» THE TASK
When "osób" occurs in a line of the material, copy that line.
================================
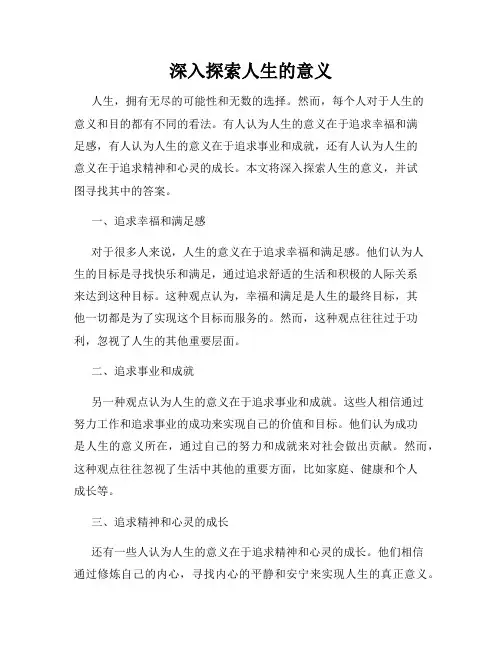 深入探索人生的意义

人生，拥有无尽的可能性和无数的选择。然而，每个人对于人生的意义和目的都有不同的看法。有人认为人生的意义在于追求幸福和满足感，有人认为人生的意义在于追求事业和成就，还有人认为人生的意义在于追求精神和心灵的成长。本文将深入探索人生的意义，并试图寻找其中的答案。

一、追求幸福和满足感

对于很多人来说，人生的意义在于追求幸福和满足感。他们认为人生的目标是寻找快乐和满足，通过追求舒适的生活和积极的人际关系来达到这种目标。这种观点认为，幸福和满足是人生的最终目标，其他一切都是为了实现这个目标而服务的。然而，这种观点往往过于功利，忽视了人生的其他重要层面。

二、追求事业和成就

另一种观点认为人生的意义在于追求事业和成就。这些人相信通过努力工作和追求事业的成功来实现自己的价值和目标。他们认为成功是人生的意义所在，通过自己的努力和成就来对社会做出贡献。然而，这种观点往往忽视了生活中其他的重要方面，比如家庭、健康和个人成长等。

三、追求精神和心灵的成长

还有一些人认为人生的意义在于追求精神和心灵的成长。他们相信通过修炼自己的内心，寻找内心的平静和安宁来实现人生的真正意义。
================================
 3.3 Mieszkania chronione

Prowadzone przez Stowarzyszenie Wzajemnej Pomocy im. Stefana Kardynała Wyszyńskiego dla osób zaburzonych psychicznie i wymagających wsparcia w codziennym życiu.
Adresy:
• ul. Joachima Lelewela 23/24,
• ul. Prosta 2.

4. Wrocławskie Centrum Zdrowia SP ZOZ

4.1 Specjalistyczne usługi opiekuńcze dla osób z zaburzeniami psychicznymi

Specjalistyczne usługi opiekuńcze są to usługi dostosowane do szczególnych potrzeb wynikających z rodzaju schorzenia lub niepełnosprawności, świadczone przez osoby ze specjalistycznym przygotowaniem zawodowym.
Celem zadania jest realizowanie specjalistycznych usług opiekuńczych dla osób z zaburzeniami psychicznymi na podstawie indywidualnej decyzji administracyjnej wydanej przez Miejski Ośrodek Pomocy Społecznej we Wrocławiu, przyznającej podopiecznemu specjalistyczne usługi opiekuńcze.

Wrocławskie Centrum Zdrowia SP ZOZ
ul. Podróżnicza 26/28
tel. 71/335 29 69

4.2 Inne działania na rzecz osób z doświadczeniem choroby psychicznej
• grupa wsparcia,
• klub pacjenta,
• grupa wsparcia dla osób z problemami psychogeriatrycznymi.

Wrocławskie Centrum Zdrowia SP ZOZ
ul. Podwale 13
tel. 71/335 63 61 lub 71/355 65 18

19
================================
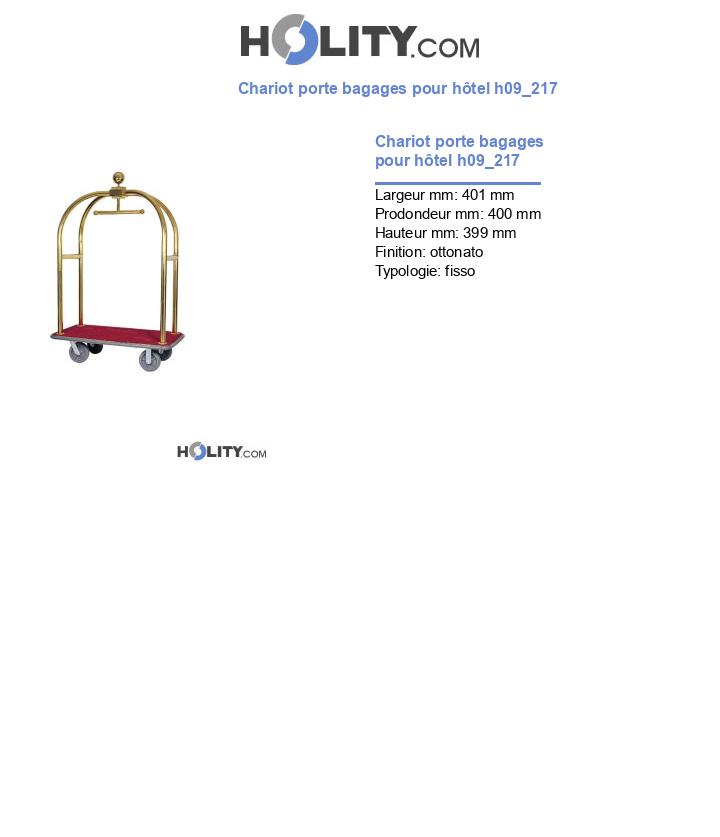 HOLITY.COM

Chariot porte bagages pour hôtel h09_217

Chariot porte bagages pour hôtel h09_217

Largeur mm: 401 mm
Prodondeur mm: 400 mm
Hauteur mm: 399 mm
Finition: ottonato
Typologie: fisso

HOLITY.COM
================================
» SOLUTION FOR THIS PROBLEM
Prowadzone przez Stowarzyszenie Wzajemnej Pomocy im. Stefana Kardynała Wyszyńskiego dla osób zaburzonych psychicznie i wymagających wsparcia w codziennym życiu.
4.1 Specjalistyczne usługi opiekuńcze dla osób z zaburzeniami psychicznymi
Celem zadania jest realizowanie specjalistycznych usług opiekuńczych dla osób z zaburzeniami psychicznymi na podstawie indywidualnej decyzji administracyjnej wydanej przez Miejski Ośrodek Pomocy Społecznej we Wrocławiu, przyznającej podopiecznemu specjalistyczne usługi opiekuńcze.
4.2 Inne działania na rzecz osób z doświadczeniem choroby psychicznej
• grupa wsparcia dla osób z problemami psychogeriatrycznymi.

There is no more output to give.